If you’ve followed cryptocurrency over the years, you’ve probably grown accustomed to seeing headlines about massive hacks that wipe out hundreds of millions of dollars overnight. So it may come as a surprise that while crypto is getting hacked more often than ever, the amount of money being stolen is actually heading in the opposite direction.
According to new data from Immunefi, the crypto industry experienced a record 207 hack incidents during the first half of 2026. Despite that surge in attacks, total losses came in at about $972 million, less than half of what was lost during the first half of 2025 and the first time losses have fallen below $1 billion in years.
That doesn’t mean crypto has suddenly become safe. Losing nearly a billion dollars in six months is still an astonishing figure. But it does suggest that the industry’s security efforts are beginning to pay off, even if attackers haven’t slowed down.
The report points to a maturing security ecosystem. Bug bounty programs, security researchers, and audit competitions are helping projects identify vulnerabilities before criminals can exploit them.
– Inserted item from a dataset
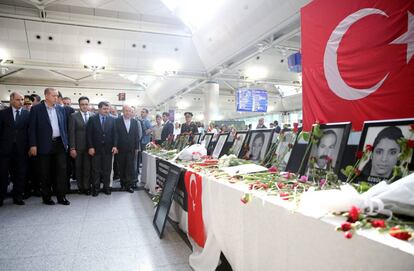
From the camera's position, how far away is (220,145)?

Immunefi says DeFi exploit losses have dropped 74 percent from their 2022 peak, falling from $2.62 billion to $680.3 million, while the median loss per exploit has declined by 75 percent over the same period.
Another interesting shift is where attacks are happening. Rather than focusing solely on flaws in smart contracts, many of the biggest incidents now stem from compromised private keys, infrastructure weaknesses, cross-chain configurations, and privileged-access failures. In other words, attackers are increasingly targeting the systems surrounding crypto rather than just the code itself.
I wouldn’t call this a victory lap for the crypto industry. Record-breaking attack volume is nothing to celebrate. Still, if nearly the same number of criminals are trying to break in but walking away with much less money, that’s a sign that the industry’s defenses may finally be catching up. It won’t stop the headlines about hacks, but it could mean those headlines become a little less catastrophic over time.